The interesting thing though was the comment that if we had had a 10 metre one in the van, it would have been confiscated as under EU law they are banned, something to do with the power could not be dissipated in the remaining length if it were cut in half with power connected.
Personally do not understand why but he said their technicians are taught this on their course and have to sign to say they will remove all 10M leads from vans in for hab checks.

Anyone else heard this or can explain why it is thought to be necessary?


----------



## listerdiesel

Depends on the conductor size and the fusing at the source etc etc.

Sounds like a load of twaddle, but there's probably something doing the rounds.

A 2.5mm cable with a 13A fuse on a 240V supply would be fine, a 1.5mm cable with 13A fuse would also be fine, but they look at cable heating at full load and things like that, which rarely applies for most motorhome users.

Peter


----------



## Sandy_Saunders

News to me. Our van was supplied with a ten metre cable when we bought it new in 2013 and I've certainly never heard anything about them being illegal.

They won't catch me with it on a habitation check though, I only use it at home for keeping the van connected when parked. We take a 25 metre cable away with us. That said, I divided the cable into two lengths, one of about seven metres and one of the remaining eighteen metres, this makes life easier when you don't need a long cable. So I don't know what they would make of the seven metre cable.

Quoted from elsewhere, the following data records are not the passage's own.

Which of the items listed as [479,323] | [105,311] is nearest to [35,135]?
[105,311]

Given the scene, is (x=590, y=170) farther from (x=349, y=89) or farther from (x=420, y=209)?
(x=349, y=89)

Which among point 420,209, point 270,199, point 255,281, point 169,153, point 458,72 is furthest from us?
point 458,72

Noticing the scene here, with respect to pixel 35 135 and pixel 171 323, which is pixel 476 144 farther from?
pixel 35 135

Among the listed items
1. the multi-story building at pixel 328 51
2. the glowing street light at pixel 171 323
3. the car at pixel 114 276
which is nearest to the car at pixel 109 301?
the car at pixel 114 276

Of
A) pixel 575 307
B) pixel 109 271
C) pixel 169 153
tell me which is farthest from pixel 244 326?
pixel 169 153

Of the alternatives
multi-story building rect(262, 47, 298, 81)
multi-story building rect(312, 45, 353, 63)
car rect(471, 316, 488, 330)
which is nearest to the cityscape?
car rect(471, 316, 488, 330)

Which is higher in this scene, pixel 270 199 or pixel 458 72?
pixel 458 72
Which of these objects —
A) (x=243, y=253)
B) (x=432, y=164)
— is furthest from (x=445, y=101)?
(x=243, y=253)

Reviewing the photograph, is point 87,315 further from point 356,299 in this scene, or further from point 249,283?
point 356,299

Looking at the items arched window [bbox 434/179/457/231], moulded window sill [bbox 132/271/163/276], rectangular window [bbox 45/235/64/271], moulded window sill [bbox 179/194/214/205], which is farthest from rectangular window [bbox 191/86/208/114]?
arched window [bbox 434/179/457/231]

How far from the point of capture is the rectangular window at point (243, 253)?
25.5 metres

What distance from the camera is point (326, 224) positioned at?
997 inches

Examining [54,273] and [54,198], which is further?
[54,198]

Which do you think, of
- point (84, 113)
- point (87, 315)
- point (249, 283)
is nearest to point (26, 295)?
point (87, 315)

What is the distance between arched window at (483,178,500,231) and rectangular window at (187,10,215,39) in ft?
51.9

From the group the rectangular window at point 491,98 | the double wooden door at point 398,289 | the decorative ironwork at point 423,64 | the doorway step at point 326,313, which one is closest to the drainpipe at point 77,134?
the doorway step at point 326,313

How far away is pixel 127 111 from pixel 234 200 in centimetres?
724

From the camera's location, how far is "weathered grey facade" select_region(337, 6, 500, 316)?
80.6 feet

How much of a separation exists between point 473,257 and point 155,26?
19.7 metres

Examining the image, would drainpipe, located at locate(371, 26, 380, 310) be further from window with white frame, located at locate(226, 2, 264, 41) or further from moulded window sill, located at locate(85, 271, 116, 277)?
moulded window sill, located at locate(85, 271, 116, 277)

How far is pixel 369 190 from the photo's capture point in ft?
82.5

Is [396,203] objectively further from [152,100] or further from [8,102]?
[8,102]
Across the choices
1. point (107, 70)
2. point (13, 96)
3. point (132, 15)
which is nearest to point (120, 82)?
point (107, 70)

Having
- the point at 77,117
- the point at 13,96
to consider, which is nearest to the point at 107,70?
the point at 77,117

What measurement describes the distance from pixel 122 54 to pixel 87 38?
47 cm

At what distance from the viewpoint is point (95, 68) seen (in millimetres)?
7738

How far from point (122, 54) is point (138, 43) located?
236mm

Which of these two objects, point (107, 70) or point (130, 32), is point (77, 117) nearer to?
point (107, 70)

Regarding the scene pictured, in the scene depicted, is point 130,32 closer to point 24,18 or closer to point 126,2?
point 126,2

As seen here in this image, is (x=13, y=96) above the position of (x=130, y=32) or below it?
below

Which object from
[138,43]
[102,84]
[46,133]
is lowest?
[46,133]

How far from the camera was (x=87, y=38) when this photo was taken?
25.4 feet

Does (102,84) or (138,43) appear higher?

Come to think of it, does the standard habitation service include the mains cable?

Sandy


----------



## Grizzly

Were they trying to pull your leg ? Write to the MD and ask him to quote the relevant legislation.

G


----------



## rayc

> headfirst said:
> 
> 
> 
> The interesting thing though was the comment that if we had had a 10 metre one in the van, it would have been confiscated as under EU law they are banned, something to do with the power could not be dissipated in the remaining length if it were cut in half with power connected.
> 
> 
> 
> I would hope that the resistance of the cable was so low that no 'power' would be dissipated in it. Power can only be 'in the cable' if there is sufficient volts drop and current being drawn through it. Volts drop can only occur if there is resistance and in a good cable it should be virtually nil. Of course there would be less volts drop in 10m of cable than in 25m so it stands the explanation on its head.
> I would have been very interested in the explanation with respect to ohms law. Having worked on communications systems all my life, with thousands of different lengths of cable between distribution boards and individual equipment, I consider the claim to be a load of tosh. If it were true then houses further away from supply transformers would be receiving electricity with differing characteristics and presumably the houses nearest to the transformer would have problems?
> I see that the well respected Leisure Shop direct are currently selling 10 m leads which they claim to have CE approval. http://www.leisureshopdirect.com/ca...n_electric_hook_up_mains_lead_230v_-_10m.aspx
> 
> PS: Reminder to myself do not take the motorhome to a dealer for habitation check. The course that the OPs dealer alluded to was the CITO Test and inspection one. A few years ago the NCC were trying to get their caravan site owning members, such as the CC abnd C&CC to only let those with a current electrical safety certificate connect to teir supplies. The dealers put loads of guys through the courses only for the site owners not to implement it.
> http://www.cito.org.uk/electrical-training/test-inspection
Click to expand...


----------



## EJB

I carry a 10m, 15m and a 25m.
The 10 and 15 used to be a 25m until I rearranged it 8O 

I wouldn't let anybody 'steal' my 10m lead :wink:

PS. At least on the continent they won't have a problem as they carry hundreds of meters on rolls.....and rolls ...and rolls :roll:


----------



## erneboy

Yes, I would regard it as theft too. They are at liberty to do what they want with their own stuff, but not with mine. The cheek of it. What do they think their relationship with paying customers is I wonder? Alan.


----------



## Grizzly

Don't get so indignant all ! I am sure it was a silly attempt at humour. I' d call their bluff.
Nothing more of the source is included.